23 оттенка одиночества
Шрифт:
Впервые за два года, я задаю себе подобные вопросы.
Два года назад
Мы идем вдоль полупустой улицы, сумерки опускаются на Ист-Ориндж медленно и тоскливо, будто не хотят, чтобы день заканчивался. Я тоже не хочу. Китти молча идет рядом. Ее локти касаются моих рук, и мне то и дело хочется остановиться, обхватить ее за талию и прижать к себе.
– Думаешь, у меня
– Конечно.
– Ты тоже должен попробовать. – Она смотрит на меня и неожиданно берет за руку. Я люблю эти моменты, когда Китти читает мои мысли. – Отправь заявки туда, куда душе угодно, Трой. Нельзя упустить свой шанс.
– Университет – место для тех, кто планирует будущее.
– А ты не планируешь.
– А я – нет.
– Не выдумывай, прошу тебя. Если заявки еще и не заполнены, то только потому, что ты боишься.
– Боюсь? – меня задевают ее слова. – С какой стати? Мне просто это не нужно.
– Не нужно учиться?
– Зарабатывать деньги можно и без образования, птенчик.
– Но это неправильно, - настаивает она. Останавливается около надломленного, старого дерева и поджимает губы. – Глупо надеяться на то, что тебя в очередной раз пронесет, Трой. Надо прилагать усилия, чтобы выбраться отсюда, тебе так не кажется?
– Может, мне еще и в Нью-Йорк подать заявку? Чтобы быть к тебе поближе?
– А почему бы и нет.
– Китти, - я недовольно усмехаюсь, - что за детские сказки. Хотя, знаешь, я еще могу успеть научиться играть на виолончели, пока не поздно. Да, точно! И тогда мы вместе поступим в джульярдскую школу искусств, и будем жить долго и счастливо!
– Что ты несешь?
– А разве ты не так видишь нашу чудесную жизнь?
– Хватит напрашиваться на комплименты. Ты и сам знаешь, как я к тебе отношусь, знаешь, что я в тебя верю. Любые проблемы можно решить!
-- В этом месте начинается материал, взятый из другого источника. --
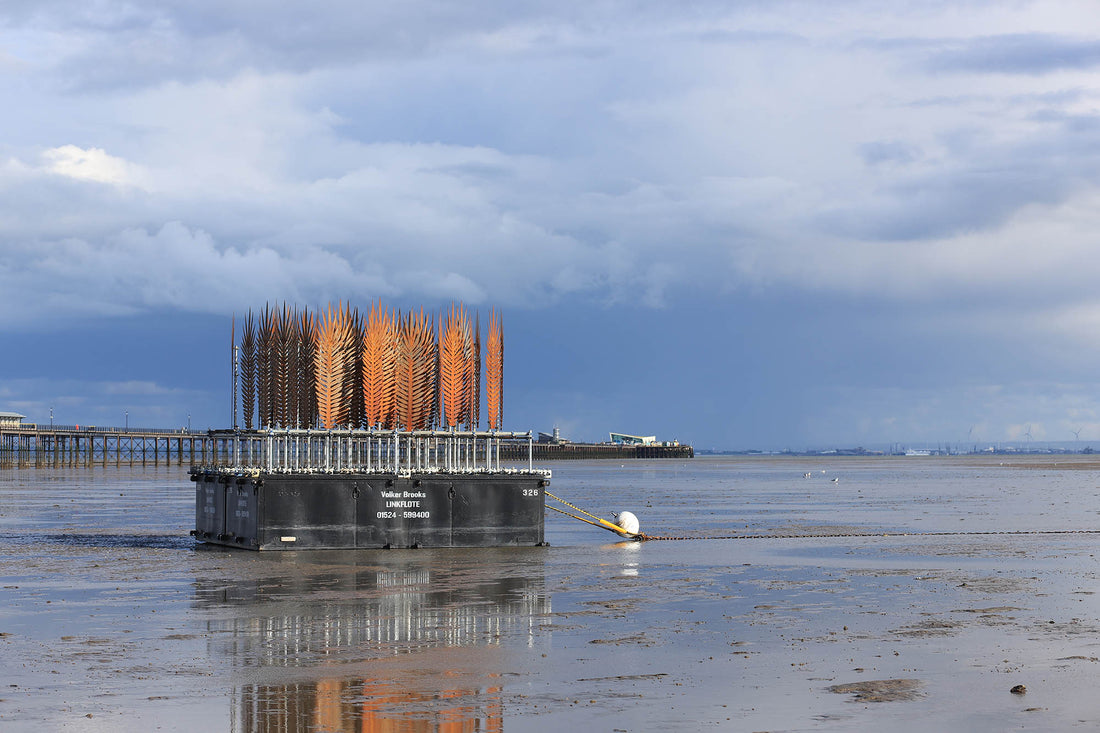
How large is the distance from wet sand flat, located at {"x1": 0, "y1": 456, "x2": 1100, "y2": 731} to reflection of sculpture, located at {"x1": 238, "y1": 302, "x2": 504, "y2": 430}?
5.78 meters

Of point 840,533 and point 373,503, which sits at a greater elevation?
point 373,503

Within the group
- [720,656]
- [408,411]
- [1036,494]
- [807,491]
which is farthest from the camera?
[807,491]

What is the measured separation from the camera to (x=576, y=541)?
47406 mm

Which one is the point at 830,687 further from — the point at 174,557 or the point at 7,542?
the point at 7,542

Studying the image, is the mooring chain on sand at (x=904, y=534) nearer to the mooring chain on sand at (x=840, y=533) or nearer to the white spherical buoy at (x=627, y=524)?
the mooring chain on sand at (x=840, y=533)

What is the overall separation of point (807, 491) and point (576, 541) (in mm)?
58830

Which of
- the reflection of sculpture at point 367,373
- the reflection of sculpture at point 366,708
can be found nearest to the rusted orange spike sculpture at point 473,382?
the reflection of sculpture at point 367,373

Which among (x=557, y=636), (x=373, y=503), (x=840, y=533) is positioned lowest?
(x=840, y=533)

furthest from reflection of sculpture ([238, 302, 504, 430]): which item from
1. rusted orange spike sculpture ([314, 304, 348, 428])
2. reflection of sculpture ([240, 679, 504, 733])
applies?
reflection of sculpture ([240, 679, 504, 733])

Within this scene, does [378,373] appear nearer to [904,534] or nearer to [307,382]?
[307,382]

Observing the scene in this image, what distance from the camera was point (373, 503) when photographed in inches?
1555

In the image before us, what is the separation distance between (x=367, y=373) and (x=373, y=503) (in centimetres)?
553

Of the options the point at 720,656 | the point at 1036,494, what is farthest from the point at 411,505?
the point at 1036,494

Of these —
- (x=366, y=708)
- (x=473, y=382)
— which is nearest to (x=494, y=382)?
(x=473, y=382)
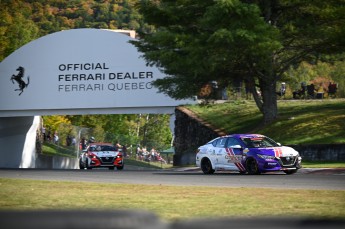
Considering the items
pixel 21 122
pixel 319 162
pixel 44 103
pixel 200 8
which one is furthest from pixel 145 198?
pixel 21 122

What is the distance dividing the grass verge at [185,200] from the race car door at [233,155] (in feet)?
25.0

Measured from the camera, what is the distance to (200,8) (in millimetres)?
38562

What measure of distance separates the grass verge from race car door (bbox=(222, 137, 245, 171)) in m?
7.63

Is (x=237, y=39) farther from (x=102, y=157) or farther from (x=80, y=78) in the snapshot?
(x=80, y=78)

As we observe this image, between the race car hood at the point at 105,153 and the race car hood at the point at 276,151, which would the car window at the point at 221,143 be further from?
the race car hood at the point at 105,153

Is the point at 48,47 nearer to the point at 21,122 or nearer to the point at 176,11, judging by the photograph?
the point at 21,122

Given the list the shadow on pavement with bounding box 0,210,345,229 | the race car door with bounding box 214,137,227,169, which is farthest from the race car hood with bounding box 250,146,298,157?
the shadow on pavement with bounding box 0,210,345,229

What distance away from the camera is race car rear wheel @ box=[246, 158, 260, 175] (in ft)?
82.5

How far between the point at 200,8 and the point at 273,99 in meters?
5.95

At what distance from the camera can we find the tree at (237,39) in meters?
34.7

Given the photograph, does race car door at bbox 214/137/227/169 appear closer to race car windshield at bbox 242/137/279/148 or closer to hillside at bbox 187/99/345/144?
race car windshield at bbox 242/137/279/148

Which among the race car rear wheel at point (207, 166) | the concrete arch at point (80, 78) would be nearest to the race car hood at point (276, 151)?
the race car rear wheel at point (207, 166)

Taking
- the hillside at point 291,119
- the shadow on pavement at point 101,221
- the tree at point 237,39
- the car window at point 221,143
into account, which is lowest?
the shadow on pavement at point 101,221

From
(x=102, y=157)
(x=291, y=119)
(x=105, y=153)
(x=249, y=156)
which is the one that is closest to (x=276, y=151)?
(x=249, y=156)
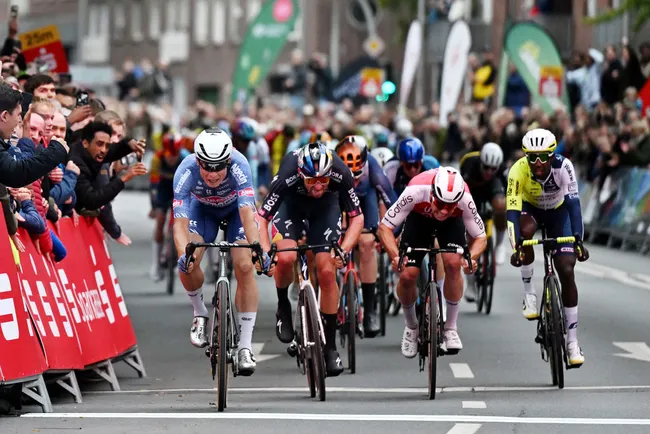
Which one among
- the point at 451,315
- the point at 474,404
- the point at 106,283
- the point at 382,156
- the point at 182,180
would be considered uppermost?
the point at 182,180

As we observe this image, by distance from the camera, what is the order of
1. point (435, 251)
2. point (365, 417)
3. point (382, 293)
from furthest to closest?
point (382, 293) < point (435, 251) < point (365, 417)

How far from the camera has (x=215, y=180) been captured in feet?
41.1

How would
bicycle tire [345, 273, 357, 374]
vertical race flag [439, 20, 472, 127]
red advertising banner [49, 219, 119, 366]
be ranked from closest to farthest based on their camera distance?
1. red advertising banner [49, 219, 119, 366]
2. bicycle tire [345, 273, 357, 374]
3. vertical race flag [439, 20, 472, 127]

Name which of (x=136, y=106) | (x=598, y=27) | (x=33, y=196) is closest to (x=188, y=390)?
(x=33, y=196)

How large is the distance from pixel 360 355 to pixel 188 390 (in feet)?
9.00

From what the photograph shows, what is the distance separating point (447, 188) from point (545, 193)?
1.67m

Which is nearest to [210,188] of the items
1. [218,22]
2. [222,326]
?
[222,326]

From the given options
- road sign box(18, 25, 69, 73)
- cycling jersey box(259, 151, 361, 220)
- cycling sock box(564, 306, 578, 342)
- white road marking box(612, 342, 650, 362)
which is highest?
road sign box(18, 25, 69, 73)

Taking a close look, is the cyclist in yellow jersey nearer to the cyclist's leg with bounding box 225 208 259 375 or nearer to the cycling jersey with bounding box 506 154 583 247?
the cycling jersey with bounding box 506 154 583 247

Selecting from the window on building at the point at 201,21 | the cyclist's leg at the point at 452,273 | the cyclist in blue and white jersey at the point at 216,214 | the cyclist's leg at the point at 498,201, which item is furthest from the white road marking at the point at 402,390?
the window on building at the point at 201,21

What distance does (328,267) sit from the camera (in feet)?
44.4

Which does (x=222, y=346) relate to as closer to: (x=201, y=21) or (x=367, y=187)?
(x=367, y=187)

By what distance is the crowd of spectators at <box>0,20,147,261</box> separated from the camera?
10.9 meters

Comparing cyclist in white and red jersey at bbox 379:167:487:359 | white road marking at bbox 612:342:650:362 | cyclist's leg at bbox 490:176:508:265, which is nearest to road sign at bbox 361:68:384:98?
cyclist's leg at bbox 490:176:508:265
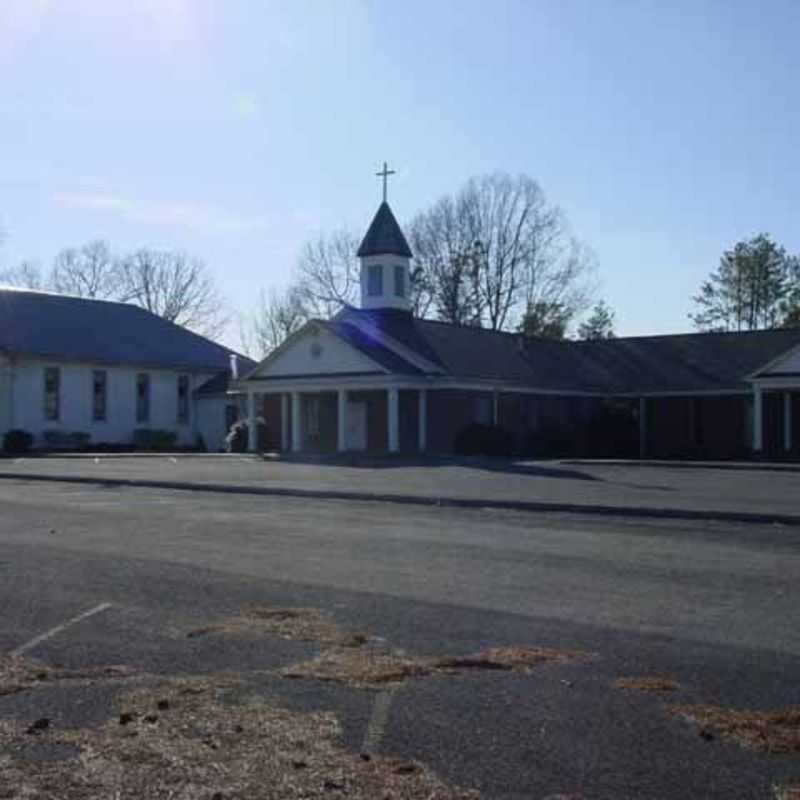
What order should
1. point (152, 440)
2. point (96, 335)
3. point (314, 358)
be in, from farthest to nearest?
point (96, 335), point (152, 440), point (314, 358)

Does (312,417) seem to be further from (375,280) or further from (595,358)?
(595,358)

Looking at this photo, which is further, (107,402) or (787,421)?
(107,402)

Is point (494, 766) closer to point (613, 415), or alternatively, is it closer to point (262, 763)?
point (262, 763)

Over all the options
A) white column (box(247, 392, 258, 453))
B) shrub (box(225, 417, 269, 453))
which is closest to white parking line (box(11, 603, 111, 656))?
white column (box(247, 392, 258, 453))

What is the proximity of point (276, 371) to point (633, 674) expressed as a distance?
40.1m

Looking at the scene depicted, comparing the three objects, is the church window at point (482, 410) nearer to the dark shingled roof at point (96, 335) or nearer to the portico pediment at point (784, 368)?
the portico pediment at point (784, 368)

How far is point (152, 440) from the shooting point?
5403 centimetres

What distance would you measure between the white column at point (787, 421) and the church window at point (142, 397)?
2628cm

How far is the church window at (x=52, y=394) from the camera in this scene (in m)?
51.2

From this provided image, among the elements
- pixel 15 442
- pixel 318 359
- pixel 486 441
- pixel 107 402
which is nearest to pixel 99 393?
pixel 107 402

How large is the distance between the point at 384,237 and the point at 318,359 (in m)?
6.27

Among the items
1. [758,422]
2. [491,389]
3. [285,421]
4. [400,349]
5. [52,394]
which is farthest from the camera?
[52,394]

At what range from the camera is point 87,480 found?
28766 mm

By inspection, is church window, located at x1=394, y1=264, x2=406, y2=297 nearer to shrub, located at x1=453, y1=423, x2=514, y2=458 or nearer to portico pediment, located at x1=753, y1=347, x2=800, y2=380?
shrub, located at x1=453, y1=423, x2=514, y2=458
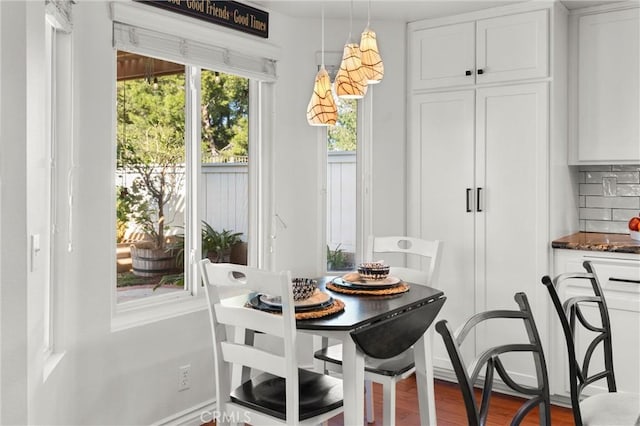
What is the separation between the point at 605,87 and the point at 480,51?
780 mm

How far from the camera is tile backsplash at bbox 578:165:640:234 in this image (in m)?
3.61

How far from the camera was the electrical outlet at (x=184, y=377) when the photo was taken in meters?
2.89

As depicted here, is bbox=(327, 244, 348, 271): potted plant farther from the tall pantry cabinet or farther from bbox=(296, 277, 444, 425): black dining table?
bbox=(296, 277, 444, 425): black dining table

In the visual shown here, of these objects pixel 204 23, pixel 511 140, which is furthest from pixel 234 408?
pixel 511 140

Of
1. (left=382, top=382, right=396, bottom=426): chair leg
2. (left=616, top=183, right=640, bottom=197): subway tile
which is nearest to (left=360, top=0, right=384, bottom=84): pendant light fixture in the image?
(left=382, top=382, right=396, bottom=426): chair leg

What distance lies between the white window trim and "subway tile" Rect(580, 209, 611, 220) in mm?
2106

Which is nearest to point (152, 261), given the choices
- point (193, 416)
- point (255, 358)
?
point (193, 416)

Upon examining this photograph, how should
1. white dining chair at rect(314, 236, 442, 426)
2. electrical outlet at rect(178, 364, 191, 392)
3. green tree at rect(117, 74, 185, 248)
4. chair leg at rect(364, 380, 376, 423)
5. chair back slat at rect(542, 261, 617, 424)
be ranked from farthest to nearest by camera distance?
1. chair leg at rect(364, 380, 376, 423)
2. electrical outlet at rect(178, 364, 191, 392)
3. green tree at rect(117, 74, 185, 248)
4. white dining chair at rect(314, 236, 442, 426)
5. chair back slat at rect(542, 261, 617, 424)

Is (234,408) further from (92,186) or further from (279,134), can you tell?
(279,134)

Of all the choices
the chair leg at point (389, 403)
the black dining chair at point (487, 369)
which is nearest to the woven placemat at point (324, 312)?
the chair leg at point (389, 403)

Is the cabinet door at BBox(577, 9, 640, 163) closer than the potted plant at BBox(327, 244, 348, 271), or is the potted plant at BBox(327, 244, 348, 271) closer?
the cabinet door at BBox(577, 9, 640, 163)

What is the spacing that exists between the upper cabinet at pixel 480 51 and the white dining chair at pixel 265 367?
7.03ft

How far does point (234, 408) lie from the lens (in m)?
2.13

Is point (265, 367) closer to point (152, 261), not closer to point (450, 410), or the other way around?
point (152, 261)
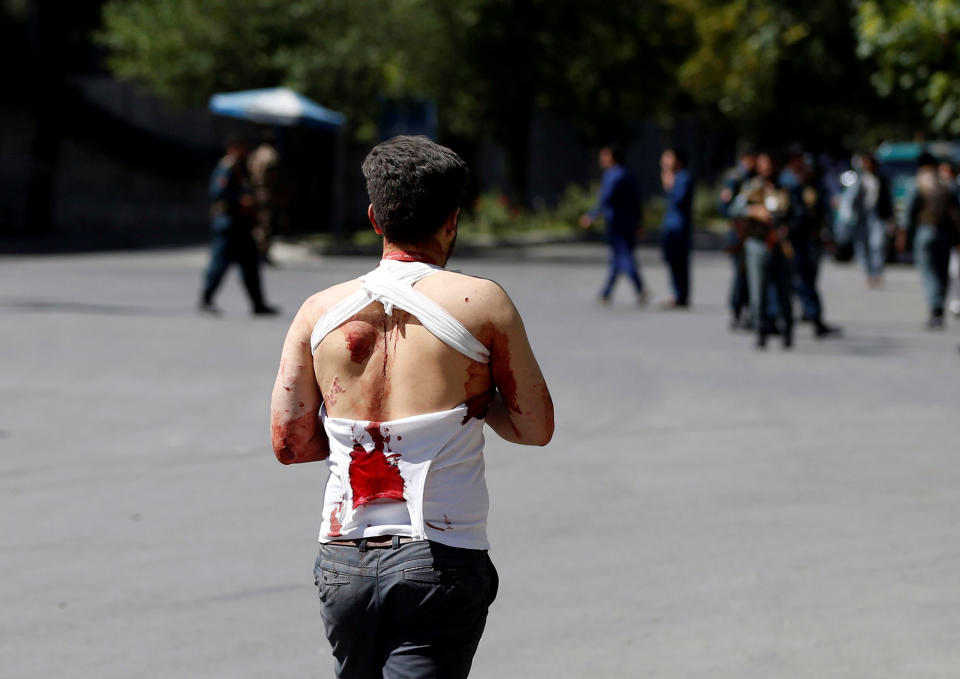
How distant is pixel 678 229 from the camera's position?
1717cm

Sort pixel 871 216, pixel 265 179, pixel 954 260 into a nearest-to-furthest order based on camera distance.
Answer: pixel 265 179
pixel 871 216
pixel 954 260

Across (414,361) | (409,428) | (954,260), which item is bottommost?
(954,260)

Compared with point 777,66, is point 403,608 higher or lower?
lower

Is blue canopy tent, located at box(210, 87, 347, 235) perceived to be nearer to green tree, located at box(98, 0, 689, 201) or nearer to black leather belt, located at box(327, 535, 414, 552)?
green tree, located at box(98, 0, 689, 201)

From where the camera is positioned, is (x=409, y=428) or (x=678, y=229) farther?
(x=678, y=229)

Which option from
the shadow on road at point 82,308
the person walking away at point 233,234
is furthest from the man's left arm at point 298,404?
the shadow on road at point 82,308

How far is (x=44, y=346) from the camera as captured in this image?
42.2 ft

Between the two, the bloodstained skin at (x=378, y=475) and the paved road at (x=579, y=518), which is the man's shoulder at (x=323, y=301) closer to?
the bloodstained skin at (x=378, y=475)

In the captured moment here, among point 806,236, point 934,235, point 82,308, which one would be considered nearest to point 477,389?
point 806,236

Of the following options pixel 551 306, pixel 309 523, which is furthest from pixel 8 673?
pixel 551 306

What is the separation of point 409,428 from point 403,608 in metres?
0.33

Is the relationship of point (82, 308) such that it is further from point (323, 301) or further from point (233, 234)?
point (323, 301)

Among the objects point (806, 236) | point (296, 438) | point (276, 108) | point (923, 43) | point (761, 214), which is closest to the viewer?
point (296, 438)

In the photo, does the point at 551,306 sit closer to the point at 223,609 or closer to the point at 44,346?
the point at 44,346
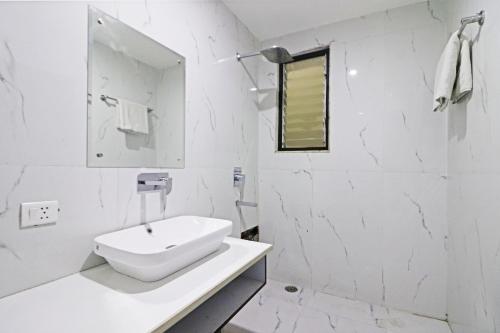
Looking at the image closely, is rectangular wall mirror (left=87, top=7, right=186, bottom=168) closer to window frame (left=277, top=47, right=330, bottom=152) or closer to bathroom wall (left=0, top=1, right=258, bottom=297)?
bathroom wall (left=0, top=1, right=258, bottom=297)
– Какие проблемы, Китти? – ее тон злит меня не на шутку. Терпеть не могу, когда люди рассказывают, как мне жить. Я отхожу в сторону. Отбрасываю ее руку и вспыляю, - это ты поступишь в крутую школу и расскажешь своим внукам историю о том, какой сложный период имел место быть в твоей бунтующей юности. Я же живу в этом, и мне некуда выбираться, птенчик. Это не период – это и есть моя жизнь!
– Не говори ерунды.
– Это правда.
–
– Хватит говорить мне, что я должен делать!
– Но я просто…
– …хочешь помочь? Катись со своей помощью. Ничего мне от тебя не нужно.
– Что?
– То, что услышала.
– Ну и подыхай тут.
– Договорились.
– Договорились!
Китти резко разворачивается. Собирается уйти, как вдруг натыкается на острую, надломленную ветку и замирает. Уже через секунду я слышу ее крик.
– Китти! – в один прыжок я оказываюсь рядом. – Китти, черт подери, иди сюда!
Она тянет ко мне худые руки. Обхватывает ими мою шею и приглушенно стонет.
– Нога, - срывается с ее губ, - Трой, больно.
Мы приземляемся на тротуар. Я аккуратно усаживаю ее рядом и замираю, увидев окровавленную голень. Черт. Вся моя стальная непоколебимость растворяется в воздухе. Что делать? Осматриваю рану чуть ближе и шепчу:
– Надо вынуть щепку.
– Будет сильно больно?
– Не знаю, птенчик.
– Пусть будет несильно, - просит она и крепко сжимает в объятиях мои плечи.
Ее голова покоится на моей спине, дыхание щекочет шею. И я схожу с ума по ней в такие моменты, пусть они и не прозаичны. Выдыхаю пару раз и обхватываю пальцами ее ногу, чуть ниже колена. Китти продолжает стискивать меня за грудь.
– Сейчас все будет хорошо. Слышишь? На счет три. Раз, два…
– Выдергивай уже!
Усмехаюсь и вытаскиваю щепку. Показываю ее девушке и заключаю:
– Ты – храбрец, птенчик. Правда, рану все равно надо обработать. Кровь течет.
– Тогда я пойду домой.
– Не говори чепухи. До тебя идти долго. А обработать рану можно и у меня. – Не понимаю, что сказал. Недоуменно поднимаюсь с асфальта, подаю Китти руку и замираю: я пригласил ее к себе? Я сошел с ума? – Хочешь?